Yukio KINOSHITA1, Nobuo KIMURA1
1Faculty of Agriculture, Iwate University (Japan)
Currently, the agricultural industry in Japan has an ageing farmer population, mostly having traditional ideas, skills and knowledge regarding their farm business. To ensure that these farmers adapt to more advanced technology and a more competitive environment, their abilities should be further developed. However, what specific abilities need to be developed in modern Japanese farmers and how to develop them is not clear. Moreover, the existing training structures provide educational services primarily for students who plan to engage in farming soon but not for current farmers who want to gain deeper and wider knowledge that is useful for their business development. Thus, recurrent education for experienced farmers is underdeveloped and a pressing challenge.

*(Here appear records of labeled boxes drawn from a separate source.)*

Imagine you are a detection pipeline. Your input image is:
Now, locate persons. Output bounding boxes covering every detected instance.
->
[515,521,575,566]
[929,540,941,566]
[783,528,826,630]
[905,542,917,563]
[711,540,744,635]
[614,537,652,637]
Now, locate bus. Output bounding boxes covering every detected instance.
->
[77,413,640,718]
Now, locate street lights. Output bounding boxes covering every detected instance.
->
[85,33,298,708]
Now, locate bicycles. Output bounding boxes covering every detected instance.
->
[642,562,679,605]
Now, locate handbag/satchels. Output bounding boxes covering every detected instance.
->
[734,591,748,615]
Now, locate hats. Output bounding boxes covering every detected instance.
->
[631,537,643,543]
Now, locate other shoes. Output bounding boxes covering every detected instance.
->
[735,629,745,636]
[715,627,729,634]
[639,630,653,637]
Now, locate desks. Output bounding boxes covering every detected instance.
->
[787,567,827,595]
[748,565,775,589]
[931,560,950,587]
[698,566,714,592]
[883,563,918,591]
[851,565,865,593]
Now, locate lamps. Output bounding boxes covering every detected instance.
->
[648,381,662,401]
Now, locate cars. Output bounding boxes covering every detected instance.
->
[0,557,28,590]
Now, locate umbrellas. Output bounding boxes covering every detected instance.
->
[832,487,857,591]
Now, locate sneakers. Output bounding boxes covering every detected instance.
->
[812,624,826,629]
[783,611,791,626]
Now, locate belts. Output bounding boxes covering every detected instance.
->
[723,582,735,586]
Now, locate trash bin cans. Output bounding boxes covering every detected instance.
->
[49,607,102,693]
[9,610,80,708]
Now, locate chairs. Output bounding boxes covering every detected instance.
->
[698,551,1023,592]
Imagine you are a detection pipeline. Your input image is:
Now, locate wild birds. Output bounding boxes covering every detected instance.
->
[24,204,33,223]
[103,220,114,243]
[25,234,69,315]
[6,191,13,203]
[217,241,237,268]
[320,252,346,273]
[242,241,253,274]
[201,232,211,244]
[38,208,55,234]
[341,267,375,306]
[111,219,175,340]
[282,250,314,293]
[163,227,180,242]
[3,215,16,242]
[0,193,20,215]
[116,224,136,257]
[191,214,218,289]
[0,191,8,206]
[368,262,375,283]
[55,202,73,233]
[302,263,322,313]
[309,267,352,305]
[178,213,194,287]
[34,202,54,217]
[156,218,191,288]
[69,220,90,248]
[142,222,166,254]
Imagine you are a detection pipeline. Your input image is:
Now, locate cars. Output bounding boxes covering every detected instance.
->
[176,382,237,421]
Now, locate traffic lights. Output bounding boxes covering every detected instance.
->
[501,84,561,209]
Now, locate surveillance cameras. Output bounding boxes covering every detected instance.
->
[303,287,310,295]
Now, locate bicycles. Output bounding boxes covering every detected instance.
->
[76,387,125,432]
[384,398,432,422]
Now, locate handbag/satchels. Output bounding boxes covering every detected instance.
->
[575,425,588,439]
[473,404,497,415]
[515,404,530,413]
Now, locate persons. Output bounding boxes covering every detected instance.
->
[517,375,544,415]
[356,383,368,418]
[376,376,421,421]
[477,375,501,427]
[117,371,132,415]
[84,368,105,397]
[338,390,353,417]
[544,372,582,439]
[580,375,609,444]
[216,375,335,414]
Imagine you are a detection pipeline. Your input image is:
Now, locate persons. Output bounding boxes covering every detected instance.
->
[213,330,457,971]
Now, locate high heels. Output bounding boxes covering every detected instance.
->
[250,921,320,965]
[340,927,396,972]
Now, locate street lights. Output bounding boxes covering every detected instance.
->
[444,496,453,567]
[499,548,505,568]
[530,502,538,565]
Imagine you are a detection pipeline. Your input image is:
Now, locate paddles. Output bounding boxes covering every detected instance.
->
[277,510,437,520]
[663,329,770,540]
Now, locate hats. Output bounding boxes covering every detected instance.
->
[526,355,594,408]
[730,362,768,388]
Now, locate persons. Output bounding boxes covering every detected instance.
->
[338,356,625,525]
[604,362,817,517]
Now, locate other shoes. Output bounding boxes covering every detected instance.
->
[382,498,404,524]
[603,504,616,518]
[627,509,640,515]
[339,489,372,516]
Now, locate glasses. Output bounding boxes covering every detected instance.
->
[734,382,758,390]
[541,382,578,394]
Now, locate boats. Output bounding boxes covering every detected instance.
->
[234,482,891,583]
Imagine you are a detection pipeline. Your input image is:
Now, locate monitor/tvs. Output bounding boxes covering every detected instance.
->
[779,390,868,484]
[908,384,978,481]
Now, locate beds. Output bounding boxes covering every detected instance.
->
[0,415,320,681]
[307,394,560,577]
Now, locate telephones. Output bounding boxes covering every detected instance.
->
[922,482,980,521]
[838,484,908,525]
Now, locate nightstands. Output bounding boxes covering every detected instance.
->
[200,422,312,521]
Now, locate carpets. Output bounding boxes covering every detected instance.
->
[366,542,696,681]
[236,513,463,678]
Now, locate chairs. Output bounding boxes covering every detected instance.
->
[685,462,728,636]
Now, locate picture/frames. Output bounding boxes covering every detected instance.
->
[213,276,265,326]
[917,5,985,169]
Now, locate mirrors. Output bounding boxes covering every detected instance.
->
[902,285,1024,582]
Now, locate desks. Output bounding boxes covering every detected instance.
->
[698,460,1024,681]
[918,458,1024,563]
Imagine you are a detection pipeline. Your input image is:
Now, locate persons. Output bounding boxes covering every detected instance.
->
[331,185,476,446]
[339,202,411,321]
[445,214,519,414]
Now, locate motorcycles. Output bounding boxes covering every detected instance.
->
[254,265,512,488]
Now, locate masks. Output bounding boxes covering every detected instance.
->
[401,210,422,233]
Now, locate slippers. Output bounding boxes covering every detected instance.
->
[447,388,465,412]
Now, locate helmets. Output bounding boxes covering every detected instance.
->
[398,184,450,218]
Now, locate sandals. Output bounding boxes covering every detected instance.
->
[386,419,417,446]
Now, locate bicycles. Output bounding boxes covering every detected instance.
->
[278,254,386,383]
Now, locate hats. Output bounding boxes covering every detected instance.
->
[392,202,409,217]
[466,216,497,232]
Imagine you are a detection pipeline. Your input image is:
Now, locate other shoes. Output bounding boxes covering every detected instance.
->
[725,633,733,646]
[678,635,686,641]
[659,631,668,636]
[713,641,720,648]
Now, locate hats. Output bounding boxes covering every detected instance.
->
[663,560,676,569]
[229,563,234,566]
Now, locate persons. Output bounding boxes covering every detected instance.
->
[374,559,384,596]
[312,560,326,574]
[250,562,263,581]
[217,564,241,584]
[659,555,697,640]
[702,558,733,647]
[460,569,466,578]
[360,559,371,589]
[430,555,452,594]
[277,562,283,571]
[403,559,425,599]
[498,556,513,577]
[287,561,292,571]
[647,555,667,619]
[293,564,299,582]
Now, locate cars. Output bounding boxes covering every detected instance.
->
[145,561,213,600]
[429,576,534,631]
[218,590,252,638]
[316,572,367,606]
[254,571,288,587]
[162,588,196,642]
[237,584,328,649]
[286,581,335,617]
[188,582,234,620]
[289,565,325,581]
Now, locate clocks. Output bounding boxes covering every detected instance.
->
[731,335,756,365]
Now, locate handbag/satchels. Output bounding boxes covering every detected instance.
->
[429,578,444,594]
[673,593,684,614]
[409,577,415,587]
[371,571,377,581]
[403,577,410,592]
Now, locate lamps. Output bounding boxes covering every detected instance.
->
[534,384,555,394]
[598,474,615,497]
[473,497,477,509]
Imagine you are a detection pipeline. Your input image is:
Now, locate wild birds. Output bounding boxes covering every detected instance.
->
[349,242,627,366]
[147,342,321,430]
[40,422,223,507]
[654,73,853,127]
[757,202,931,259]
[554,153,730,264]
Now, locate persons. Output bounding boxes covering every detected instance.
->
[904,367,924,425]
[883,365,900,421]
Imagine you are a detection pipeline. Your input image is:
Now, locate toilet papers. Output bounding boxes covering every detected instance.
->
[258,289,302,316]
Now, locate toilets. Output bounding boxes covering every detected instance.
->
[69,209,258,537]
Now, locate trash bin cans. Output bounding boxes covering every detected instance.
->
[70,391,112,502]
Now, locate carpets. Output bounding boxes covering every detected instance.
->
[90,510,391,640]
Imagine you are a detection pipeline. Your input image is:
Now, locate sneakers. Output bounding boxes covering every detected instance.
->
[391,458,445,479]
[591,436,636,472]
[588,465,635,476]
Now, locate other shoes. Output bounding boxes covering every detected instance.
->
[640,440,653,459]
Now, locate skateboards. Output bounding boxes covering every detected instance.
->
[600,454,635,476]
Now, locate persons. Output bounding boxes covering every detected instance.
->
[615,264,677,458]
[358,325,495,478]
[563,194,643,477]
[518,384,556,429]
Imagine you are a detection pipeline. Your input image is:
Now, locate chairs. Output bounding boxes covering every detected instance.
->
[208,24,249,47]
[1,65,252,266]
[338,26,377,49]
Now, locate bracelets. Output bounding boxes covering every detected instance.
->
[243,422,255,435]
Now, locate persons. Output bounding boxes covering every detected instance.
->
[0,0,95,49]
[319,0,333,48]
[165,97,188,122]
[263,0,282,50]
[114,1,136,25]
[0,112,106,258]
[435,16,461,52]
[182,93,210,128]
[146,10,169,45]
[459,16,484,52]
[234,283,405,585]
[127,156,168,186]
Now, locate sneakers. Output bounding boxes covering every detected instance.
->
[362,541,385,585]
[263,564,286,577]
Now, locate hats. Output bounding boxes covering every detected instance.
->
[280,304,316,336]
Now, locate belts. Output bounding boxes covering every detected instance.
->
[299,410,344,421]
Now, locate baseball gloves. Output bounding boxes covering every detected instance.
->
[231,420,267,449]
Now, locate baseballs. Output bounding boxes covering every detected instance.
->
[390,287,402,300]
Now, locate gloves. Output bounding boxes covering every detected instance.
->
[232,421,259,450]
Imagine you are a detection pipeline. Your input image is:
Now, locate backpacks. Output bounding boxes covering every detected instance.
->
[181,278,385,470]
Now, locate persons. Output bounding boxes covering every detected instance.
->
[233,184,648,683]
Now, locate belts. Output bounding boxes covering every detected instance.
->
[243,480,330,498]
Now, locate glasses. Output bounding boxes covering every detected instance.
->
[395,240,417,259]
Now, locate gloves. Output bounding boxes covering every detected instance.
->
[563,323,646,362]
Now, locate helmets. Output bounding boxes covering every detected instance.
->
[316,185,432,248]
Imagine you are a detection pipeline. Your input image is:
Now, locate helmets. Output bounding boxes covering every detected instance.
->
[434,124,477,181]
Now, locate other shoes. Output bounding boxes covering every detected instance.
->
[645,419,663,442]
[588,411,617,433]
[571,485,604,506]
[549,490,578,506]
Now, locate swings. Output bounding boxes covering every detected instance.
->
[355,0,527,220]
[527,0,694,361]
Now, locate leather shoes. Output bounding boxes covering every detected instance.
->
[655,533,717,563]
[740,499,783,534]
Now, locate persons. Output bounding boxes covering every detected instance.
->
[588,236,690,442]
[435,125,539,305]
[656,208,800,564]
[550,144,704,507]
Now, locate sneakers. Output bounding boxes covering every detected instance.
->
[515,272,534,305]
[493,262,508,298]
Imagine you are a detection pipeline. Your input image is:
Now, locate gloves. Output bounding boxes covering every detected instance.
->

Therefore, we have organised a pilot training programme, based in Iwate University, for delivering recurrent education to farmers in Tohoku (the northeast region of Japan) since 2007. This programme comprises four modules: administration, production, marketing and business planning.
The present study investigates factors, related to both knowledge and experiences, which influence the improvement in farmers’ abilities. In particular, we examine what kind of knowledge gained from the training programme and activities experienced on their farms after completing it are important for enhancing farmers’ abilities. To this end, we used multivariable analysis of data collected through surveys answered by farmers who have completed all programme modules from 2007 to 2011. Between December 2011 and April 2012, questionnaires were delivered to 114 participants, generating 63 valid responses.
The survey data analysis proves that the respondents can improve their abilities, especially those of being adaptive to the changing business environment (e.g. information-gathering skills) and of becoming entrepreneurs (e.g. risk-accepting behaviour), during or after the training programme. Our analysis also proves that (1) respondents’ experiences are more significant for improving their abilities than knowledge is; (2) new experiences after the training are more significant than their past experiences, which are measured by the numbers of years of farming; and (3) experiences related to marketing are largely significant rather than those related to administration and production on their farm.
Our analysis suggests a theoretical framework demonstrating an association between improving abilities and the influencing factors of knowledge and experiences; it also explains how the training programme should be reviewed to be more effective and practical for developing farmers’ abilities. Furthermore, we refer to a wider usability of our pilot training programme, and, more generally, discuss about the agricultural innovation policy and training programmes for farmers in Japan.
Yukio Kinoshita is Associate Professor of Agricultural Economics at the Faculty of Agriculture of the Iwate University. Dr. Kinoshita has conducted many studies within the field of agricultural economics and farm management in Japan and other developed countries. He has also written some practical textbooks of farm business for students and farm managers.